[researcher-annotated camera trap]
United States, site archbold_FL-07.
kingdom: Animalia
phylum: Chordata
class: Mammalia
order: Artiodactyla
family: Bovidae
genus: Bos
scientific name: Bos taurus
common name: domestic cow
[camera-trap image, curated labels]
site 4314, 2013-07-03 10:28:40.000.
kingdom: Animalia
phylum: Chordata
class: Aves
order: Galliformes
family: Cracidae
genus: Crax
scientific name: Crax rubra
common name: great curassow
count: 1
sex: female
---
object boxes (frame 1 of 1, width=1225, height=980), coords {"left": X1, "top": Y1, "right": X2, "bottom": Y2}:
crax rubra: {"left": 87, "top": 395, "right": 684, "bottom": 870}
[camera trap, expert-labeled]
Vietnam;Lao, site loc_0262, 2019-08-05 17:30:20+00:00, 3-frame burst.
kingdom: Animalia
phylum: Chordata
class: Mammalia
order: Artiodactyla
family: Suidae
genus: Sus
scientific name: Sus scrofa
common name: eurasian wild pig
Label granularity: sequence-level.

------------------------

* [TASK REQUIREMENTS]: All lines from the one with "family: Bovidae" through the end of the material above are to be printed exactly, and only those.

* [ANSWER BOX]:
family: Bovidae
genus: Bos
scientific name: Bos taurus
common name: domestic cow
[camera-trap image, curated labels]
site 4314, 2013-07-03 10:28:40.000.
kingdom: Animalia
phylum: Chordata
class: Aves
order: Galliformes
family: Cracidae
genus: Crax
scientific name: Crax rubra
common name: great curassow
count: 1
sex: female
---
object boxes (frame 1 of 1, width=1225, height=980), coords {"left": X1, "top": Y1, "right": X2, "bottom": Y2}:
crax rubra: {"left": 87, "top": 395, "right": 684, "bottom": 870}
[camera trap, expert-labeled]
Vietnam;Lao, site loc_0262, 2019-08-05 17:30:20+00:00, 3-frame burst.
kingdom: Animalia
phylum: Chordata
class: Mammalia
order: Artiodactyla
family: Suidae
genus: Sus
scientific name: Sus scrofa
common name: eurasian wild pig
Label granularity: sequence-level.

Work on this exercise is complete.